WHAT TO DO: Pick out every line of the items below that contains the string "Świadcze", matching case exactly, and copy those lines.

[Excerpts from a dataset]

BEGIN

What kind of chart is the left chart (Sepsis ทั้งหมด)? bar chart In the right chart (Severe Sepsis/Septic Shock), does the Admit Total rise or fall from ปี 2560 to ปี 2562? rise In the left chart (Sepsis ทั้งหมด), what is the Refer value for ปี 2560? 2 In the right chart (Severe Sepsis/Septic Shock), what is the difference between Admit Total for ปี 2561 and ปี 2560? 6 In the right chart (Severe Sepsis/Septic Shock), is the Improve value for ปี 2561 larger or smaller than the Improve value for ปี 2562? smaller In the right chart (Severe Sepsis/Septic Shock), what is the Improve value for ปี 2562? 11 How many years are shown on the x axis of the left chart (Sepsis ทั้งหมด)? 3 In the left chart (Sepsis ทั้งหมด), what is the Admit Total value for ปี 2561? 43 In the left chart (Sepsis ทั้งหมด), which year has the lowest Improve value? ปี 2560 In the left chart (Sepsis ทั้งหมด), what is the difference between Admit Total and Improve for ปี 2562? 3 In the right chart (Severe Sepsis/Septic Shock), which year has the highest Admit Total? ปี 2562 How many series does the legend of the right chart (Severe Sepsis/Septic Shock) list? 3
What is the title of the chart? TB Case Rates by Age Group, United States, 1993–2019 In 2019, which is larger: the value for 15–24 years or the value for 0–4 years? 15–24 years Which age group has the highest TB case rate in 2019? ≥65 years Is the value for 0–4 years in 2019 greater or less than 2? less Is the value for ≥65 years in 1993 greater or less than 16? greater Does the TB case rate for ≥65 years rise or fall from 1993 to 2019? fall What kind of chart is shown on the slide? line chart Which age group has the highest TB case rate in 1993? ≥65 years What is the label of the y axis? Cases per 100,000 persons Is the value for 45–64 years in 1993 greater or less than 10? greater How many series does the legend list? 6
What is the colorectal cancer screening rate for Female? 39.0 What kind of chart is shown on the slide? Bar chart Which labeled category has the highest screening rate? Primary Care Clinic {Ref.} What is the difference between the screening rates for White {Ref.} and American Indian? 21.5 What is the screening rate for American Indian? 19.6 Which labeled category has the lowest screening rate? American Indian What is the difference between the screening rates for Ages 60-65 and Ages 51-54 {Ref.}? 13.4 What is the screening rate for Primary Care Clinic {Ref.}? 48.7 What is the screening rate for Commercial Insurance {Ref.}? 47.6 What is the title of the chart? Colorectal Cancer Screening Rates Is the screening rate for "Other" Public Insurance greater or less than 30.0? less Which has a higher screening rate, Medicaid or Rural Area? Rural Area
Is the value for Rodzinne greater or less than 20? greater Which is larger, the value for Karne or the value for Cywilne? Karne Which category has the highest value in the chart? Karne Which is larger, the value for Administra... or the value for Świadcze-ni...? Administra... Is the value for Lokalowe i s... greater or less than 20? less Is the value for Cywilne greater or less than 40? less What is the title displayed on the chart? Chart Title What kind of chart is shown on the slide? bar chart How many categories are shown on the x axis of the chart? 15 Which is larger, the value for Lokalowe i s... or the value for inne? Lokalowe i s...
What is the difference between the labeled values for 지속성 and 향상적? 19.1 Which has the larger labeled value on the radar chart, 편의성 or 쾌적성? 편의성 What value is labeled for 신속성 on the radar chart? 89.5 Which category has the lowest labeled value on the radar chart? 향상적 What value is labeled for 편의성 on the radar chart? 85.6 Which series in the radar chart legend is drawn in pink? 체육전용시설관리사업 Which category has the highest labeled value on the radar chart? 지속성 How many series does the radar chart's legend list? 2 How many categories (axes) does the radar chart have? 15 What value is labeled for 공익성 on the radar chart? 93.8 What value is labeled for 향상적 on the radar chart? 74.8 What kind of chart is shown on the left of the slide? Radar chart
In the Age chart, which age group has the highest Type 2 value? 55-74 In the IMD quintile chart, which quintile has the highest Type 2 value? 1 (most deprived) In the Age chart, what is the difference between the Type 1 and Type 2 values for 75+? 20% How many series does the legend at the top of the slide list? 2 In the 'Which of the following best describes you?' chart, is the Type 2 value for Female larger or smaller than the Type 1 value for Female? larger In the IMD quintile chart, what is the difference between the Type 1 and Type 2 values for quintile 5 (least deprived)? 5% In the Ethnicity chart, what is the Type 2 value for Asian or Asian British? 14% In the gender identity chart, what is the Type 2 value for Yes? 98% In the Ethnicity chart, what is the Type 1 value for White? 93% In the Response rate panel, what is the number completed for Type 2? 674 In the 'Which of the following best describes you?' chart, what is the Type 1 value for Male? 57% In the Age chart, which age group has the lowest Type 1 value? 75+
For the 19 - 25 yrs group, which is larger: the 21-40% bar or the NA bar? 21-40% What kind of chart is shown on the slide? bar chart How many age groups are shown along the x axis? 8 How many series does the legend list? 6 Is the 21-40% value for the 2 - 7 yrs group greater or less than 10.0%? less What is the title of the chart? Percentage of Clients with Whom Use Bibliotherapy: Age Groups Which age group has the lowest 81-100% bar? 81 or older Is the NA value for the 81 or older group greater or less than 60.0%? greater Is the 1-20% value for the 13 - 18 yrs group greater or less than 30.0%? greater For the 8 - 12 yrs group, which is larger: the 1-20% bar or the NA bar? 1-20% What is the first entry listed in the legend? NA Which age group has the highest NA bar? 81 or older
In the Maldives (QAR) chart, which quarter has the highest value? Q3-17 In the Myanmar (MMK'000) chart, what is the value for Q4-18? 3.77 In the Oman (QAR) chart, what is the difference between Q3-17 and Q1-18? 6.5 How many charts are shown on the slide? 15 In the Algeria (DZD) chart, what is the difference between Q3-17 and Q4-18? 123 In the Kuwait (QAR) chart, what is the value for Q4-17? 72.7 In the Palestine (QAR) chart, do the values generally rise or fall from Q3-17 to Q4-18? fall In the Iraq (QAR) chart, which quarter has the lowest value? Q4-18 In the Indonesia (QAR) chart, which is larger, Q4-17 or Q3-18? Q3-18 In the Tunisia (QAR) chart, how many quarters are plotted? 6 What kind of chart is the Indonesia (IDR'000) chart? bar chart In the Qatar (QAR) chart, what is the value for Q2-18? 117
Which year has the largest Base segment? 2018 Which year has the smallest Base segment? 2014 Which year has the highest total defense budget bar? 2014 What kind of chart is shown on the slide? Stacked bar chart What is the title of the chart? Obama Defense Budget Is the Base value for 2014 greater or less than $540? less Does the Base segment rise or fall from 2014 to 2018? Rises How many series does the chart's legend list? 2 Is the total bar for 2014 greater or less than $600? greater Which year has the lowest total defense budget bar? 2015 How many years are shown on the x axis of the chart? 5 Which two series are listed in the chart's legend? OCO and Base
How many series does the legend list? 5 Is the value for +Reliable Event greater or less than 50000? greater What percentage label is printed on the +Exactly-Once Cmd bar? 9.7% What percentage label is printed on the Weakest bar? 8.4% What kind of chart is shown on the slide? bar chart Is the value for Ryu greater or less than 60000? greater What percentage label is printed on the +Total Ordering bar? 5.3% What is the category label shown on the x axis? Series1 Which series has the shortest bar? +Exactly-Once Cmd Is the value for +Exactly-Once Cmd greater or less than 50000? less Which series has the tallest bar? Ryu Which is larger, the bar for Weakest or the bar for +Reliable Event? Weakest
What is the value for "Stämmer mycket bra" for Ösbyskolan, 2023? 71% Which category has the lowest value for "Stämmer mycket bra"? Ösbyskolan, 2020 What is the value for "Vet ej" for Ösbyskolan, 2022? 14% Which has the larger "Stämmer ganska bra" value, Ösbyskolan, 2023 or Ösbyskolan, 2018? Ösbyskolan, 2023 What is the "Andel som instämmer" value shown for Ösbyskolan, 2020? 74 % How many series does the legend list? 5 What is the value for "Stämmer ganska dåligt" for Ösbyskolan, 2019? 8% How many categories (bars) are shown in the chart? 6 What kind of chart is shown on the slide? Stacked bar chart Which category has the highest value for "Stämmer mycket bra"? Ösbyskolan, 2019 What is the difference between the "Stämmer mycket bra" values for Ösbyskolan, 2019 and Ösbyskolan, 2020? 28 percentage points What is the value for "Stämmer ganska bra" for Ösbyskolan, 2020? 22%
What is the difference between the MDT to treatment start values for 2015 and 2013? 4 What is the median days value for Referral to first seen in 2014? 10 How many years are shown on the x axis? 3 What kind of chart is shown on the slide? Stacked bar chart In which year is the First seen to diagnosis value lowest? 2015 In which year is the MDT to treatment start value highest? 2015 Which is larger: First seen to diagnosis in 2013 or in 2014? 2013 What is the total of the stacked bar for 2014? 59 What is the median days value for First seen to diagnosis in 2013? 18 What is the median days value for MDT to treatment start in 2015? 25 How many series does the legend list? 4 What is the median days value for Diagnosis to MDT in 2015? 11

END

REPLY:
Is the value for Rodzinne greater or less than 20? greater Which is larger, the value for Karne or the value for Cywilne? Karne Which category has the highest value in the chart? Karne Which is larger, the value for Administra... or the value for Świadcze-ni...? Administra... Is the value for Lokalowe i s... greater or less than 20? less Is the value for Cywilne greater or less than 40? less What is the title displayed on the chart? Chart Title What kind of chart is shown on the slide? bar chart How many categories are shown on the x axis of the chart? 15 Which is larger, the value for Lokalowe i s... or the value for inne? Lokalowe i s...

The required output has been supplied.